SteamVR running start in GPUView is 2ms, but still not enough for 1.5ms rendering in Profiler?

Intel Core i5-7500, GTX 1060, Unity 5.5.3f1, SteamVR Built May 18, 2017, WIn10 Pro 1703

My project now clearly suffers gpu bubble even with the running start:

So, although SteamVR claims 3ms before vsync for WaitGetPoses to be ready, in fact Unity begin rendering only 2ms before vsync. I don’t know if it’s Valve’s fault that not return poses on time, or Unity not start rendering on time, the fact is my running start time drops from 3ms to 2ms.

Whatever reason it is, more strange thing is that, in Unity Profiler, the rendering only takes ~1.5ms:


Before submitting render depth texture command, it took only approx. 1.2ms, so theoretically 2ms should be enough, but from GPUView’s stats, it’s not.

Any VR specialist could help me figure out what’s going on? Thanks.

And one more question: if CPU wait for running start just for the latest headset poses, why cloth and skinning need to wait for it too? I think they’re both camera irrelevant, so I guess they should be moved before the long wait not to take up precious time of running start?

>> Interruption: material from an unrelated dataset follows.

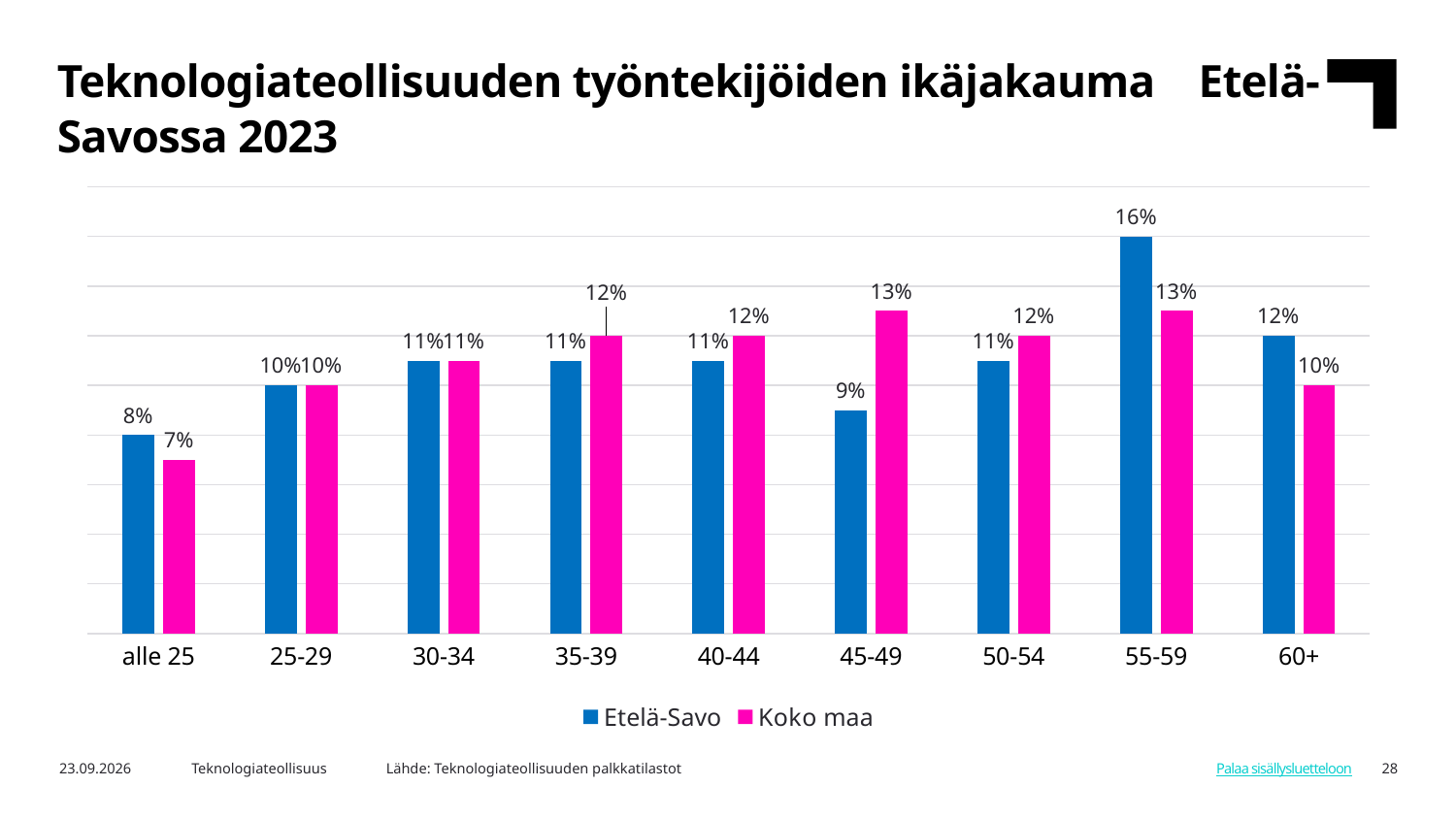
In the 60+ age group, which series has the larger value, Etelä-Savo or Koko maa? Etelä-Savo What is the value for Koko maa in the 45-49 age group? 13% How many series does the legend list? 2 What is the difference between the Etelä-Savo and Koko maa values in the 45-49 age group? 4 percentage points Which age group has the lowest value for Koko maa? alle 25 What is the value for Koko maa in the 60+ age group? 10% How many age groups are shown on the x axis? 9 Which colour represents the Koko maa series? Pink Which age group has the highest value for Etelä-Savo? 55-59 What kind of chart is shown on the slide? Bar chart What is the value for Etelä-Savo in the 55-59 age group? 16% What is the value for Etelä-Savo in the alle 25 age group? 8%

After checking d3d marks of GPUView in further tests, the reason that GPU keeps idle after VSync is that, CPU is unable to submit rendering commands in 2ms of running start. More specific, the rendering thread by default flushes commands to GPU only when the whole work of frame is done. If too many commands accumulated before present, Unity seems to decide to flush all current commands and then continue the rest of rendering work. Therefore I tried invoke GL.Flush() manually in OnPreCull, OnPreRender, OnPostRender, it indeed has effect reducing the GPU idle time, but the timing is still not good enough. What I need now is interfaces to flush commands at more meaningful timing: after depth texture rendering, after shadowmap rendering , after opaque rendering and after alpha rendering. Pity that although command buffer has a variety of good timings to choose, there’s no way to insert a GL.Flush to the buffer. Also, if Unity can expose a parameter to let me set the interval of GL.Flush, it will help a lot when CPU spends very long time on one specific rendering work, i.e. opaque rendering often takes 1~2ms, flushing at 0.5ms, 1ms, 1.5ms is a good strategy in VR.